-- Information shown follows --

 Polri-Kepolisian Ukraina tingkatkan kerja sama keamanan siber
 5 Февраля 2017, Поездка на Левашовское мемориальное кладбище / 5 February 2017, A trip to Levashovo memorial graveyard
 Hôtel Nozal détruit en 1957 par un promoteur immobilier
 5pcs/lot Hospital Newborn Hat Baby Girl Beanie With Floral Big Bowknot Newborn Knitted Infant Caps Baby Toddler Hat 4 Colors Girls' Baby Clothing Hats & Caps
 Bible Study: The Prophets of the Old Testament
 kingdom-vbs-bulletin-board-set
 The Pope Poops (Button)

-- Information shown concluded --
-- Information shown follows --

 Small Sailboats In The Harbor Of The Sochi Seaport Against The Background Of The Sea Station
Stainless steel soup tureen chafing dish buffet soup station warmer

-- Information shown concluded --
-- Information shown follows --

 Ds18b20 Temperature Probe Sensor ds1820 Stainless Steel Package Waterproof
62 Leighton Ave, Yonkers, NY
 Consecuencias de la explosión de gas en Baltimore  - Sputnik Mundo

-- Information shown concluded --

:: What you will do ::
Your task for the entries above: copy exactly the span starting with the line with "5 Февраля 2017, Поездка" and going on through the line with "The Pope Poops (Button)", both lines included, and nothing else.

:: Response below ::
 5 Февраля 2017, Поездка на Левашовское мемориальное кладбище / 5 February 2017, A trip to Levashovo memorial graveyard
 Hôtel Nozal détruit en 1957 par un promoteur immobilier
 5pcs/lot Hospital Newborn Hat Baby Girl Beanie With Floral Big Bowknot Newborn Knitted Infant Caps Baby Toddler Hat 4 Colors Girls' Baby Clothing Hats & Caps
 Bible Study: The Prophets of the Old Testament
 kingdom-vbs-bulletin-board-set
 The Pope Poops (Button)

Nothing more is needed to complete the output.